EFEO telah memiliki peran untuk Indocina Perancis, peran yang bisa dibandingkan dengan lembaga penelitian Belanda untuk Jawa: lembaga ini berpartisipasi dalam sebuah interpretasi kolonialis dari sejarah, yang kurang lebih berkontribusi langsung dalam membenarkan penjajahan Eropa. Ini adalah kesalahan Orientalisme yang sering mengadukan secara berlebihan.

Untuk alasan ini EFEO telah diusir di tahun 1957 dari Hanoi. Hal ini memberikan kesempatan untuk mengembangkan institusi ini di tempat lain, khususnya di Indonesia. EFEO menjadi sebuah alat luar biasa untuk untuk pengembangan studi arkeologi karena telah memungkinkan para peneliti untuk tinggal bertahun-tahun di negara yang mereka pelajari. Hal ini menjelaskan pentingnya studi Perancis di Indonesia dalam bidang ini (Jacque Dumarçay di Borobudur, Pierre-Yves Manguin di Srivijaya, Claude Guillot dan Daniel Perret di Banten dan Barus).

Alasan pertama untuk pengembangan aliran sejarah Perancis tentang dunia Melayu pada awal abad kedua puluh adalah kenyataan bahwa ilmuwan Perancis di sini lebih bebas daripada ilmuwan Inggris dan Belanda karena tidak ada isu kolonial. Ini menjelaskan karya Georges Coedes dan Gabriel di Srivijaya pada awal 1920, yang diikuti oleh Charles-Louis Damais pada 1950an. Lalu studi Perancis tentang Indonesia mengalami perkembangan besar dari akhir tahun 1960an dengan kelompok kecil peneliti yang kemudian mendirikan majalah ilmiah Archipel.

Beberapa alasan menjelaskan vitalitas ini.

Yang pertama berkaitan dengan apa yang kami jelaskan sebelumnya: kurangnya emosi isu politik dengan pengalaman kolonial. Ini membantuk untuk membuat hubungan dengan mudah dengan para ilmuwan Indonesia. Dan juga sekelompok peneliti Perancis tidak kenal pemecahan dan konflik politik seperti kolega mereka yang meneliti bekas Indocina. Alasan yang kedua ini merupakan perkembangan satu generasi baru yang antusias dengan satu bidang penelitian dimana semuanya harus dilakukan di Perancis. Antusiasme ini bertemu dengan dua aliran ilmu baru: la nouvelle histoire dan area studies yang alat teoretis.

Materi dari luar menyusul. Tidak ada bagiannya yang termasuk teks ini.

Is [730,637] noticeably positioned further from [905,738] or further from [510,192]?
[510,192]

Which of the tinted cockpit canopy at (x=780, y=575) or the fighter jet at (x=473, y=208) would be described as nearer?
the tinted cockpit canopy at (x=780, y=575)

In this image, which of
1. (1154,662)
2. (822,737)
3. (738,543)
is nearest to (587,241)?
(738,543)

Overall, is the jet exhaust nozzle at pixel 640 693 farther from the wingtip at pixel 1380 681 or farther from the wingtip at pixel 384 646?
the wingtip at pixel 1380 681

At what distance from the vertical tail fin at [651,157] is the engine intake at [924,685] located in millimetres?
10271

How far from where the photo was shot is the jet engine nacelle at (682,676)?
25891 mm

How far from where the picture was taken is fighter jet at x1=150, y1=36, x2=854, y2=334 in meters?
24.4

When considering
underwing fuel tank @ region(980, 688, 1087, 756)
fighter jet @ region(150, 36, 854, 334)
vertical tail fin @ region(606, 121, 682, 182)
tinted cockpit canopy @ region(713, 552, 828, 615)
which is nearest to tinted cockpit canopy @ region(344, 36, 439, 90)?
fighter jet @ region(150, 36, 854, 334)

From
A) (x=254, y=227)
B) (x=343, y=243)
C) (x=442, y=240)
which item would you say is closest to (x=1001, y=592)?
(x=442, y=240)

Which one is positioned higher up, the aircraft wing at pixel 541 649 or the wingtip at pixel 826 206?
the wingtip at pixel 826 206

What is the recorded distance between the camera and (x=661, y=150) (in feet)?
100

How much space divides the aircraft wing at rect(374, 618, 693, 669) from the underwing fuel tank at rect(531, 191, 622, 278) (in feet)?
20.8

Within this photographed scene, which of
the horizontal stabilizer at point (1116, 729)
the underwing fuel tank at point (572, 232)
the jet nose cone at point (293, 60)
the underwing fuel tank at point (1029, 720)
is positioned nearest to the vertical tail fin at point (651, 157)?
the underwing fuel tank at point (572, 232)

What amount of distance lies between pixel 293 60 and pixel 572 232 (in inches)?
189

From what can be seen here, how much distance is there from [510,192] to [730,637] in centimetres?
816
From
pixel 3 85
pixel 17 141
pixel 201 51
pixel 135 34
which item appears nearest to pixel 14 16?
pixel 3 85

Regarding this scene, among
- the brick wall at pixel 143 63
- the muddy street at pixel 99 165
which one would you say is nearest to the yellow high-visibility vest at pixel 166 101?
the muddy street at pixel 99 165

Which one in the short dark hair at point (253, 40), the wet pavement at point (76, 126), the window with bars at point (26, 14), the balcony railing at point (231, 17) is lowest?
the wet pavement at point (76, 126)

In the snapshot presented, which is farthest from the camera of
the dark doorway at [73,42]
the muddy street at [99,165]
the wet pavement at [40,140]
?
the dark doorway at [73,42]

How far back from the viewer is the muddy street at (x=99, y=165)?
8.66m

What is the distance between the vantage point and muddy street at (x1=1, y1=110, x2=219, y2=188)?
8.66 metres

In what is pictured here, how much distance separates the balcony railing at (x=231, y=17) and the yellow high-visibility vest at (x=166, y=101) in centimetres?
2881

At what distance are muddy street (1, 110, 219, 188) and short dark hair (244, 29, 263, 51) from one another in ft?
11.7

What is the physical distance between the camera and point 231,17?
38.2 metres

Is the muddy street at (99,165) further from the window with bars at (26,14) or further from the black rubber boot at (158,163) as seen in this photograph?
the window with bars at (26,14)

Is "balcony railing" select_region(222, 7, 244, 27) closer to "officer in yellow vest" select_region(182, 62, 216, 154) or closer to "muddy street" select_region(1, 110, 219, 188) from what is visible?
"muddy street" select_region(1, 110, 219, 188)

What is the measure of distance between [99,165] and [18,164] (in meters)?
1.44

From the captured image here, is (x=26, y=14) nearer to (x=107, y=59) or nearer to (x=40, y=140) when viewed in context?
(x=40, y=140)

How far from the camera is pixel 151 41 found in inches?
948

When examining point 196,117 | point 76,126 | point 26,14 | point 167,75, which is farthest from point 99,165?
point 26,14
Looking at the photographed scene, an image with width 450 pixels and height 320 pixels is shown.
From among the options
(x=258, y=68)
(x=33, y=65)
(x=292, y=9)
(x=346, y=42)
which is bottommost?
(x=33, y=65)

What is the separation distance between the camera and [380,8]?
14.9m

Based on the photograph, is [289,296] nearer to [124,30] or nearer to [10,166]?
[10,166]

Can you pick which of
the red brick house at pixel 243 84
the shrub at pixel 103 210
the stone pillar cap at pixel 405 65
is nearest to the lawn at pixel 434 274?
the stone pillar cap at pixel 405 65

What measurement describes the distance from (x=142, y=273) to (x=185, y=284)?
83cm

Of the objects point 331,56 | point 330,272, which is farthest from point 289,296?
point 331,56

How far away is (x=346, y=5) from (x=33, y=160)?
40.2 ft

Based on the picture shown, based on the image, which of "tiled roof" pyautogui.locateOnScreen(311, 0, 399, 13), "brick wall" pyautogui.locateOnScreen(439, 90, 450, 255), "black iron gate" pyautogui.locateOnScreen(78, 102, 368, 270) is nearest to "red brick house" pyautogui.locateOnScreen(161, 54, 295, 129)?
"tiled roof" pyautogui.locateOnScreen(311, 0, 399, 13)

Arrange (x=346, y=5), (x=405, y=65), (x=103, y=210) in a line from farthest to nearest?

Di persimpangan dua aliran ini ada seorang yang luar biasa, Denys Lombard—pewaris George Cedes dan murid Louis Charles Damais. Ayahnya, Maurice Lombard (ahli sejarah Muslim Mediteranis di abad pertengahan) sangat dekat dengan kepala aliran Ecole des Annales, Fernand Braudel dan Denys berpartisipasi dalam perkembangan area studies di EHESS.

Apa itu Ecole des Annales dan nouvelle histoire?

Majalah Les Annales yang dipimpin oleh Lucien Febvre dan Marc Bloch didirikan sekitar awal 1930an. Aliran sejarah ini mempengaruhi seluruh sejarah Perancis sampai tahun 1980an.

Aliran sejarah ini punya 3 ciri khas:

1.Pengakuan sejarah terhadap kontribusi ilmu sosial yang lain
-Sosiologi yang berperan penting dalam kritik tradisi sejarah Perancis yang sebelumnya dengan 3 idolanya yaitu: idola politik, idola individu, dan idola kronologis
-Geografi versi baru dengan Vidal de la Blache yang produksi studi daerah, dalam bentuk inventaris, tetapi dalam jangka panjang, dan studi hubungan kompleks antara kelompok-kelompok sosial.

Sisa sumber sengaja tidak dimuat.